What you are asked to do:
Pull out every line of the listing that contains the word "treeline", matching case exactly.

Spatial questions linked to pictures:
□ □ □ □ □ □ □

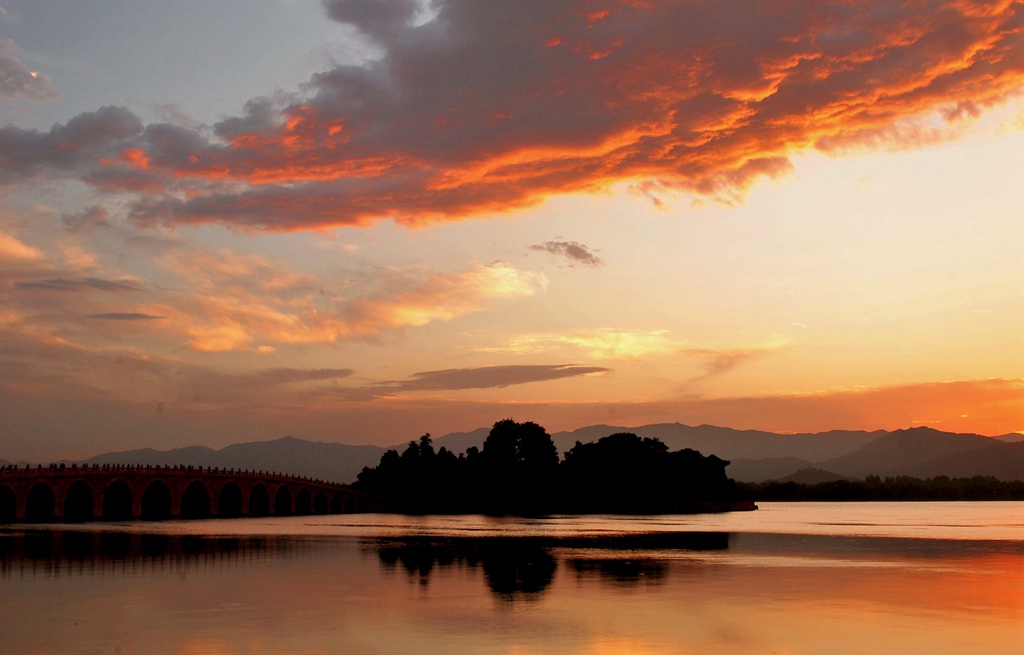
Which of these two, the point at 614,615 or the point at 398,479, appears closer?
the point at 614,615

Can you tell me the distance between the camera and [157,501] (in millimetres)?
129375

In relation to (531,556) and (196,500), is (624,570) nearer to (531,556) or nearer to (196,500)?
(531,556)

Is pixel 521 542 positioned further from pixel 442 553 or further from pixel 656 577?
pixel 656 577

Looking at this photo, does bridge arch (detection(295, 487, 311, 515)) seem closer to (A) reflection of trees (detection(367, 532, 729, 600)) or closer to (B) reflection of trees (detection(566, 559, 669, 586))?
(A) reflection of trees (detection(367, 532, 729, 600))

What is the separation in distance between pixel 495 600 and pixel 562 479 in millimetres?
133055

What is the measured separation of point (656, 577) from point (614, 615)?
1271 cm

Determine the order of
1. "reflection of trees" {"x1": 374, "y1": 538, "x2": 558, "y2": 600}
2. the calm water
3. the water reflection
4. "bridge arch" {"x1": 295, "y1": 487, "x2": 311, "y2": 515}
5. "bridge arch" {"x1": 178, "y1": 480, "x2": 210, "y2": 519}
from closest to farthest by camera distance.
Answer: the calm water < "reflection of trees" {"x1": 374, "y1": 538, "x2": 558, "y2": 600} < the water reflection < "bridge arch" {"x1": 178, "y1": 480, "x2": 210, "y2": 519} < "bridge arch" {"x1": 295, "y1": 487, "x2": 311, "y2": 515}

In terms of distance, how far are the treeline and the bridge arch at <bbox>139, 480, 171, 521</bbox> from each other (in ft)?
140

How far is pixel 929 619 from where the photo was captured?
29234 millimetres

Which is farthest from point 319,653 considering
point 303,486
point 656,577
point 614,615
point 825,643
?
point 303,486

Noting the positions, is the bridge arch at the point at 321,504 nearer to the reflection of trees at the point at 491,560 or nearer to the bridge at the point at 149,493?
the bridge at the point at 149,493

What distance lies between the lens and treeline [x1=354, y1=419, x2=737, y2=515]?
15912cm

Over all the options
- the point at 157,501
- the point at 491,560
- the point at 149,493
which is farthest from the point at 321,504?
the point at 491,560

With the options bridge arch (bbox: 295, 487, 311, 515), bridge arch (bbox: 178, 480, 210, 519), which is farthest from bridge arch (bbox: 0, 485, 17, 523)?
bridge arch (bbox: 295, 487, 311, 515)
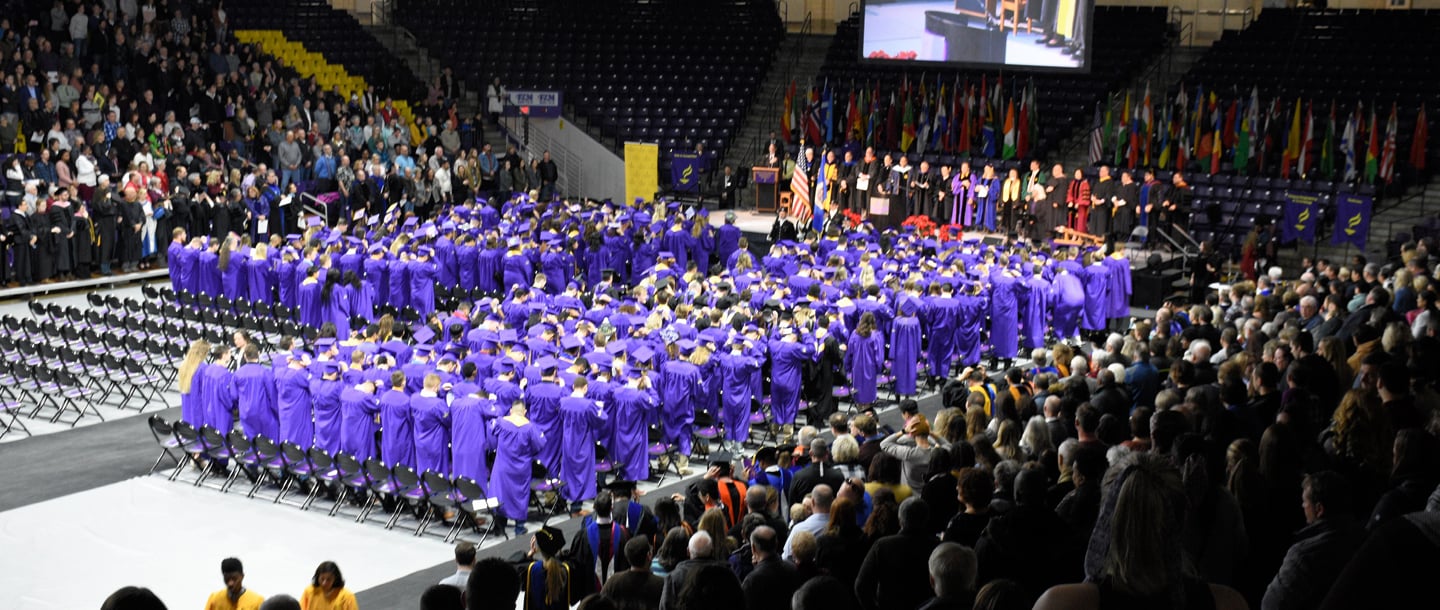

□ □ □ □ □ □ □

Complete answer:
In terms of distance, how far are the treeline and the bridge arch at <bbox>139, 480, 171, 521</bbox> from each other (in ft)?
What distance lies between the lens and treeline [x1=354, y1=419, x2=737, y2=515]?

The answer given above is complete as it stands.